### Provided text
----
Meanwhile, there are soldiers and cops rushing to and fro, all sighing and shaking their heads. The ones who have just come from New Orleans look wide-eyed and freaked out.

"It's like a war zone up there," says one Guardsman.

"It's like nothing you've ever seen before," says another.

Throughout all this time, Doug and Sean have been rushing around the OEP looking for a way into the city. Brinkley in particular had been talking up every official on the property. The historian is one of the most relentlessly friendly people I've ever seen; it's beginning to freak me out. He is the kind of person who can secure a wedding invitation from a total stranger within four minutes. In any crowd situation he fans out in a fractal pattern, making friends as he goes along. At times you want him to cut it out, but he can't; he's friendly by nature, like a dolphin.

Doug is working on a National Guard official when Sean rushes out of the building and announces that the state police have agreed to give us a ride in. We pry Doug loose from his new friend, pile into a squad car and head for the city, just beating the fall of darkness.

About a half-hour out of the city, a terrible smell starts to waft in through the car's air vents. It is something like a cross between rotting milk and Elizabeth, New Jersey. From now until many decades hence any person who was in New Orleans during these weeks will recognize this horrific odor. "It gets worse as you get closer," our driver says.
----
### Data supplied

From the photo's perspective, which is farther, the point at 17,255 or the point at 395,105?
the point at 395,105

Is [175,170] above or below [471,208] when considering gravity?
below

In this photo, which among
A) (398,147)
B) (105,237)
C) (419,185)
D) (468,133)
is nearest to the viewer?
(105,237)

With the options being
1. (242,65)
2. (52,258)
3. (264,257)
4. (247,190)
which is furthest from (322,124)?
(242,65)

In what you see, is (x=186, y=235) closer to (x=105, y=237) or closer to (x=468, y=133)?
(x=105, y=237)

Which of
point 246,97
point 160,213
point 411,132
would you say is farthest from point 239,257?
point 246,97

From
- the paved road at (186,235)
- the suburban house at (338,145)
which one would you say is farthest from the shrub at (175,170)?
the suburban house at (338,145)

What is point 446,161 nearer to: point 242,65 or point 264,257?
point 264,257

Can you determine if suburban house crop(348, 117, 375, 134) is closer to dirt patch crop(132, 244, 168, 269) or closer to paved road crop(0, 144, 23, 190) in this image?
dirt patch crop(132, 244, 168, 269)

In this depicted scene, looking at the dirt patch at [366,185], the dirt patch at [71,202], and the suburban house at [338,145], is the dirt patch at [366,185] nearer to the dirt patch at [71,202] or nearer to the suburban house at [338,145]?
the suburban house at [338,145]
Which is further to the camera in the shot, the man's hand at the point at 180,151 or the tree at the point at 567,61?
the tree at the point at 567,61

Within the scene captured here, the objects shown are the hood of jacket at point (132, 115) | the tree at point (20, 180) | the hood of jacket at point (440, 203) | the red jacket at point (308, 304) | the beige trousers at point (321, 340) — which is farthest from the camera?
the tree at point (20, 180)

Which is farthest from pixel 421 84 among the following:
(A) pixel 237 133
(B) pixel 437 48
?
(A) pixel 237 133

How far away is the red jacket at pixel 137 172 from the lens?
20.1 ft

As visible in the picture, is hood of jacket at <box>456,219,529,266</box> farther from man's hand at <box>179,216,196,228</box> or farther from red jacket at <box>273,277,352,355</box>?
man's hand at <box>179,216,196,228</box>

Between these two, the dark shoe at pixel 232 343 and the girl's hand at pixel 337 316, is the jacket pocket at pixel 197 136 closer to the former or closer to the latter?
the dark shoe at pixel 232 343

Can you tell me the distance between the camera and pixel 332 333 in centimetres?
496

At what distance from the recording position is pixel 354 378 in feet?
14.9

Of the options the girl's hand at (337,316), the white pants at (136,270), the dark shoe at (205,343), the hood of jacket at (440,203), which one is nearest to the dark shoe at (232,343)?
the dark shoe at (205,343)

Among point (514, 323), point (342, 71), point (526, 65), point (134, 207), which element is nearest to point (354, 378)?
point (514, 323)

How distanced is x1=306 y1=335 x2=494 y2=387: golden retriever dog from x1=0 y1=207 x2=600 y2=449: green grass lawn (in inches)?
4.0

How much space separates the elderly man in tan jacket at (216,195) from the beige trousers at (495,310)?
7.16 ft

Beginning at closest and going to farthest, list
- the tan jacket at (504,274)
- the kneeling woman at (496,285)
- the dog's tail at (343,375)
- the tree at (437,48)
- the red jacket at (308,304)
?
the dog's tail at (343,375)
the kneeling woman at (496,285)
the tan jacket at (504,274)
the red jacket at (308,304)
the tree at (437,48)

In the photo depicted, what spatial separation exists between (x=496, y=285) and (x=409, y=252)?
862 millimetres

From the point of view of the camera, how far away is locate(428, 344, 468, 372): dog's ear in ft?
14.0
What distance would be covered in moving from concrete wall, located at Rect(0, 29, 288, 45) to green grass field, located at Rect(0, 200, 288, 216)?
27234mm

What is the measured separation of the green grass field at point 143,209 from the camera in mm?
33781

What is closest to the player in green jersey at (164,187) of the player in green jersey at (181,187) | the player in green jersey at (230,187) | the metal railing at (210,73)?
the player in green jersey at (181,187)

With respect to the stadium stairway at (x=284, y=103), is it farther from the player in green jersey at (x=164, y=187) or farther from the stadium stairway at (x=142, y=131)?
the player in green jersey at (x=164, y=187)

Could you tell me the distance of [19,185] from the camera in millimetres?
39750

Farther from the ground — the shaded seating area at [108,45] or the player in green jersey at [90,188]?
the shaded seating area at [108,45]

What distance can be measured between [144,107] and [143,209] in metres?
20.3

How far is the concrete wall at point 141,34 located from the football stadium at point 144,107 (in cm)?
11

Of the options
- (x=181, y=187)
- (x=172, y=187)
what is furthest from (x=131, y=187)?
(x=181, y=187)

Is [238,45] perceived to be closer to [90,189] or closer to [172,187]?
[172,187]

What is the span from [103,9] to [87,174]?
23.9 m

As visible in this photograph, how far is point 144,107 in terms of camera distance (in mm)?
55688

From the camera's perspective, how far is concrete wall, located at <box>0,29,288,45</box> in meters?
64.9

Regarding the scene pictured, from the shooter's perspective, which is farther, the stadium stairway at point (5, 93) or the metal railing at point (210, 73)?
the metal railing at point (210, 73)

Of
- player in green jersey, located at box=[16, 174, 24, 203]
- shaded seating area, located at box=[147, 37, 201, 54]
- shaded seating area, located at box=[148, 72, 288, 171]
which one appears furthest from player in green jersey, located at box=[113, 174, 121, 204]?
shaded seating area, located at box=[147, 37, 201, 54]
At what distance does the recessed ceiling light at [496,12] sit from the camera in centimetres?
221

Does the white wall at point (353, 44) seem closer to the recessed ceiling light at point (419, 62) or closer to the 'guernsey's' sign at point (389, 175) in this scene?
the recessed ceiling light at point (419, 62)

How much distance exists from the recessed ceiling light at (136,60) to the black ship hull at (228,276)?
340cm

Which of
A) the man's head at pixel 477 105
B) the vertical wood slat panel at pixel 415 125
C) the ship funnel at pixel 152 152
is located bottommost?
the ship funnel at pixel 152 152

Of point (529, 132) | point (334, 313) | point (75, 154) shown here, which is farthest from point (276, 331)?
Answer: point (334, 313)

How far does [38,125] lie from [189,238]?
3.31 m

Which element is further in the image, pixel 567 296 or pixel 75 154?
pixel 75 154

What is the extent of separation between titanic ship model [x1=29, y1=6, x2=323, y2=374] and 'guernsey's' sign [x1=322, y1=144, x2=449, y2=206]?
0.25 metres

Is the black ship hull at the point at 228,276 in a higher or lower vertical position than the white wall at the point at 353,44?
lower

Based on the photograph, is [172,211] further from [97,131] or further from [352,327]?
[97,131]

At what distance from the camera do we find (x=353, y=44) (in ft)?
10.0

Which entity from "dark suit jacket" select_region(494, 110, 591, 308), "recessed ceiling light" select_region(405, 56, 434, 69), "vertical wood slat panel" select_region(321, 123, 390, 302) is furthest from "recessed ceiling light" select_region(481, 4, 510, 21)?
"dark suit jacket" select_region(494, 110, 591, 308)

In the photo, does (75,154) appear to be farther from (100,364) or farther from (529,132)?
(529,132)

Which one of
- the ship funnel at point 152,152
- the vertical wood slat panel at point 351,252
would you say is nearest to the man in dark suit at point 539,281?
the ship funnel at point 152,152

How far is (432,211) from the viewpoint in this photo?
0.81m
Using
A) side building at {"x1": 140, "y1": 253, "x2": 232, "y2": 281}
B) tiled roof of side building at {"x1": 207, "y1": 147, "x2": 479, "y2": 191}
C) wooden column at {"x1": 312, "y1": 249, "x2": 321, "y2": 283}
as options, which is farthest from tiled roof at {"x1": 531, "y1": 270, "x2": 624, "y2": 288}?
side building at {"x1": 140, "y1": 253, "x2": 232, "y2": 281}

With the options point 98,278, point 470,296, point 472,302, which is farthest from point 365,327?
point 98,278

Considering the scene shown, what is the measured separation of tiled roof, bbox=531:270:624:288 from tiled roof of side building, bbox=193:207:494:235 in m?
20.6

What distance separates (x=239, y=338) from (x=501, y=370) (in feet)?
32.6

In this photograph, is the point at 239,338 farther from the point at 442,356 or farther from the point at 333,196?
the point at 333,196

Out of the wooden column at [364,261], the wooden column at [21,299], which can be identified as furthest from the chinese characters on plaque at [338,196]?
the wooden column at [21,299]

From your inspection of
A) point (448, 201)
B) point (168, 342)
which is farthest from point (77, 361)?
----
### Problems to work on
1 - Rewrite the listing, beginning at the line that contains "Out of the wooden" and continuing through the end of the listing, replacing "plaque" with "signboard" and leaving everything else unchanged.
2 - Extend the account of the ride into New Orleans, picking up right after its final sentence.

### Answers by task
1 -
Out of the wooden column at [364,261], the wooden column at [21,299], which can be identified as furthest from the chinese characters on signboard at [338,196]?
the wooden column at [21,299]

From your inspection of
A) point (448, 201)
B) point (168, 342)
which is farthest from point (77, 361)?

2 -
For a person raised in civilization, it is a jarring thing to see a great city reduced to a wild state of nature. As we enter New Orleans, buildings and houses are now just natural features, like cliffs and valleys. There is not a person in sight. After a harrowing drive through darkened streets blocked by downed trees and telephone poles, we make it to our destination for the evening – the private home of a Wealthy Local Attorney who is a friend of Brinkley's.

The place is a breathtaking manse in a still-dry section of town, a veritable palace of Southern comfort and grace – with white columns, a manicured yard and a stone wading pool obscured by lush hedges. It is an end-of-the-rainbow kind of home, a place one would fight to the death to defend, and this is exactly what the Wealthy Local Attorney is doing. He is holed up here with his own private army – a team of four seasoned ex-military specialists, Delta Force types who smile and apologetically refuse to answer when asked what branch of the Army they graduated from. Tomorrow the Attorney will welcome six more soldiers, only these will be from Israel.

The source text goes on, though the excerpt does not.